For her part, Montgomery, his former finance director, told federal authorities that Williams frequently bucked her advice on appropriate use of political donations, including after a trip to the 2008 Democratic National Convention in Denver, expensing to his campaign in-room movies and meals.

"When [she] confronted Williams about these 'add-ons,' Williams stated his belief that he was entitled to a 'per diem' while traveling," Zauzmer wrote in a motion filed last week.

Later, Montgomery said, she used her personal credit card to book Williams' hotel room for the 2009 Pennsylvania Society, an annual gathering of political elites in New York City.

Although she expected that he would use his own card to check into the room, he charged his entire stay – including about $200 worth of in-room movies and room service – to hers and refused to repay her, she said. He allegedly suggested that she instead cut herself a reimbursement check from his campaign fund to cover the costs.

But Williams' lawyer, Thomas Burke, has pushed back against Montgomery's account and any suggestion that Pennsylvania's loose campaign finance laws would bar the types of personal expenses his client now stands accused of making with campaign cash.

Burke has sought to block Montgomery as a witness, calling her unqualified despite her decade of experience as one of the state Democratic Party's top fund-raisers and financial managers.
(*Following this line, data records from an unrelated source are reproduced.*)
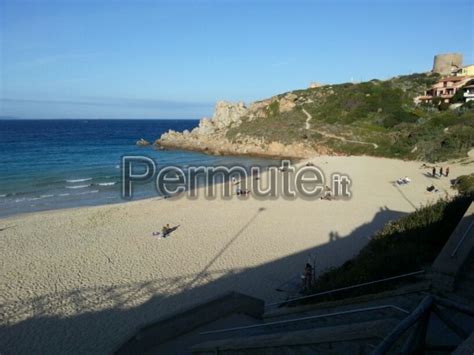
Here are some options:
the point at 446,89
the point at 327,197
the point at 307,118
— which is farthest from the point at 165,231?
the point at 446,89

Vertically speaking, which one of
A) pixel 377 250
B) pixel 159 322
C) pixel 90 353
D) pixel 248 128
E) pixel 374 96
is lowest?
pixel 90 353

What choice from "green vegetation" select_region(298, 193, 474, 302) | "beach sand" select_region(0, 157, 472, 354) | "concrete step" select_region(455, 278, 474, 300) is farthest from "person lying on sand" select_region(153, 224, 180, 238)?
"concrete step" select_region(455, 278, 474, 300)

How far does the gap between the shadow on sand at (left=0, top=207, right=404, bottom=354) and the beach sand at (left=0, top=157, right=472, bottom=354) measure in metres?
0.03

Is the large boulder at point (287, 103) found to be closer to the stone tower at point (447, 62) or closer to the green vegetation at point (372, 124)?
the green vegetation at point (372, 124)

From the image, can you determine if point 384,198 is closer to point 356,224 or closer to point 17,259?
point 356,224

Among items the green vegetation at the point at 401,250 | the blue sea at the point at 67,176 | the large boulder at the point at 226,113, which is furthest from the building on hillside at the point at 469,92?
the green vegetation at the point at 401,250

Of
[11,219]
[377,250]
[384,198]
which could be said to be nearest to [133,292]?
[377,250]

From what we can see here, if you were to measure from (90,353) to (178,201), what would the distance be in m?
16.1

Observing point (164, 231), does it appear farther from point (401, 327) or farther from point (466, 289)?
point (401, 327)

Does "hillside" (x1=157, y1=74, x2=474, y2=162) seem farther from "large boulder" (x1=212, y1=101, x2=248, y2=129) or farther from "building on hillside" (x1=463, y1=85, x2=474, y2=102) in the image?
"building on hillside" (x1=463, y1=85, x2=474, y2=102)

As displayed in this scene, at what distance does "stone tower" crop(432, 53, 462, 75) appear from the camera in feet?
294

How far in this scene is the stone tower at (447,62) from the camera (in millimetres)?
89562

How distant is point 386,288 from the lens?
667cm

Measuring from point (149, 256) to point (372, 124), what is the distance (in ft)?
144
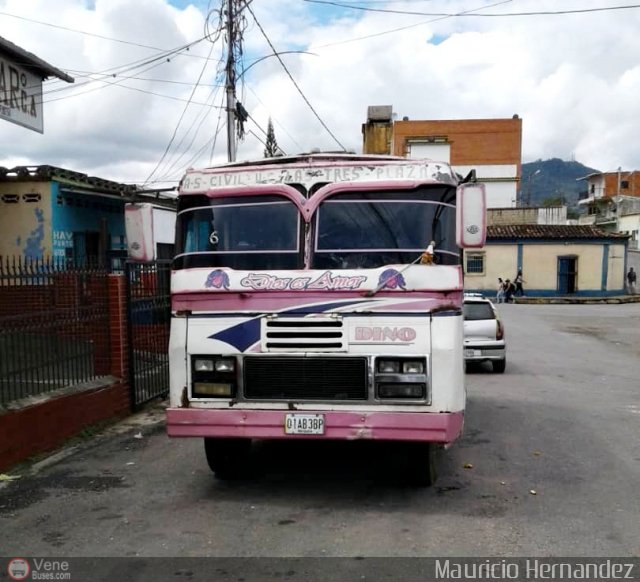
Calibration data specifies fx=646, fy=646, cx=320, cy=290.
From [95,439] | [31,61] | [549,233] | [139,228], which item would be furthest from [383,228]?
[549,233]

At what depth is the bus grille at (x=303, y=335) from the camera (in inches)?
193

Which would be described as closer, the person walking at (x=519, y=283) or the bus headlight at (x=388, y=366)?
the bus headlight at (x=388, y=366)

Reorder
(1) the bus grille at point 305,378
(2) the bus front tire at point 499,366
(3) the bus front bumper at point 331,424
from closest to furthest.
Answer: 1. (3) the bus front bumper at point 331,424
2. (1) the bus grille at point 305,378
3. (2) the bus front tire at point 499,366

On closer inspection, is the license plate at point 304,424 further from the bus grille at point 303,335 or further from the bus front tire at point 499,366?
the bus front tire at point 499,366

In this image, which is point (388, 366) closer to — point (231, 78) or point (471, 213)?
point (471, 213)

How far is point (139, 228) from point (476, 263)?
3608 centimetres

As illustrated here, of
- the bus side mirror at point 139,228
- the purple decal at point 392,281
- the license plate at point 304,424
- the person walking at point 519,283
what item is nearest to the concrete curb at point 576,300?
the person walking at point 519,283

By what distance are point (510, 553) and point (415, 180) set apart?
9.14 ft

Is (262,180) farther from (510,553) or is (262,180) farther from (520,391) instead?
(520,391)

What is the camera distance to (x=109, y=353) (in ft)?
26.3

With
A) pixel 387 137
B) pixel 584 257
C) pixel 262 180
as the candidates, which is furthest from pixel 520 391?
pixel 584 257

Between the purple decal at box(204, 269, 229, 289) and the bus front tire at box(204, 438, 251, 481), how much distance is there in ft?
4.45

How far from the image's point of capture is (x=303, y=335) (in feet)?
16.3

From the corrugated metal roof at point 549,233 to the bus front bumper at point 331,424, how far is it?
35188mm
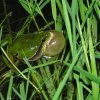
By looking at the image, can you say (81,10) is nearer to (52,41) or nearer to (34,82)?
(52,41)

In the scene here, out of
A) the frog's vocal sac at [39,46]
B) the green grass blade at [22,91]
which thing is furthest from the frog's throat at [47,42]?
the green grass blade at [22,91]

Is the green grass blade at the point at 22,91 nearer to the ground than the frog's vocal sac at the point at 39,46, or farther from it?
nearer to the ground

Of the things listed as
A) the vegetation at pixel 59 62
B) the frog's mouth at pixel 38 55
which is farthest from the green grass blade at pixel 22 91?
the frog's mouth at pixel 38 55

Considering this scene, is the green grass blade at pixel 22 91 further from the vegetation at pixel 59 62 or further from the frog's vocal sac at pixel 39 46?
the frog's vocal sac at pixel 39 46

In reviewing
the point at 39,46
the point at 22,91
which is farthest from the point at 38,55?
the point at 22,91

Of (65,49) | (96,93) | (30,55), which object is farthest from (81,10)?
(96,93)

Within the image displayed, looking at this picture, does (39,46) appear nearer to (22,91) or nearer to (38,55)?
(38,55)

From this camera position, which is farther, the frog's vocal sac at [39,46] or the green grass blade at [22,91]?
the frog's vocal sac at [39,46]

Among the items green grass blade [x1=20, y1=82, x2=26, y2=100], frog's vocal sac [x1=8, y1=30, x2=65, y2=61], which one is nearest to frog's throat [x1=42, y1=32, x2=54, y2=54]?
frog's vocal sac [x1=8, y1=30, x2=65, y2=61]
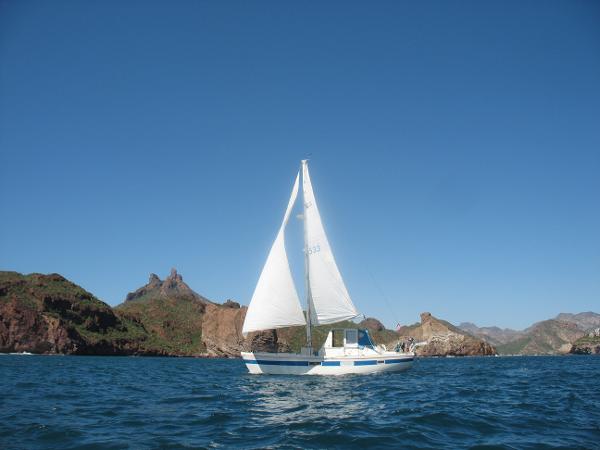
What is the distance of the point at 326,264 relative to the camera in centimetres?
3328

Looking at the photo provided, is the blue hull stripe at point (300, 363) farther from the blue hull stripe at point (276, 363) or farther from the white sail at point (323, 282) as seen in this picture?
the white sail at point (323, 282)

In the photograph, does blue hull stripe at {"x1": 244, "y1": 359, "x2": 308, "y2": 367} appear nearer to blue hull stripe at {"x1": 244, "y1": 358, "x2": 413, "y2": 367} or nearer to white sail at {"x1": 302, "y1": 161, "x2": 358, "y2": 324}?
blue hull stripe at {"x1": 244, "y1": 358, "x2": 413, "y2": 367}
"The expenditures were consistent with the well-established practice of elected officials in Pennsylvania," he wrote in a recent filing. "Even a cursory review of the publicly available campaign finance reports for many of Pennsylvania's well-known past and present elected state officials reveals comparable expenditures."

But Zauzmer, the prosecutor, bristled at that argument in a response filed Friday.

Williams, he wrote, "is free to argue to the jury that the allegedly improper expenses such as 'deep pore facials,' birthday massages for Williams, and women's leggings were proper campaign expenditures."

Williams has deployed similar arguments to push back against prosecutors' claims that he violated policies on city car use by treating government vehicles as his own personal fleet to ferry his daughters and friends on personal trips, including a 2014 excursion to a Virginia resort.

As district attorney, his lawyer has argued, Williams was not subject to the policies he imposed on his staff and had full authority to change them at any time.

But prosecutors hope to show jurors that, earlier in his career, Williams relished his role as a chief enforcer of those policies while serving as the city's inspector general between 2005 and 2008.

During that tenure, he investigated and reported city employees on numerous occasions for taking government cars home, often subjecting workers who broke the rules to discipline including suspension without pay.

Even after he had left the job, Williams continued to report offenders.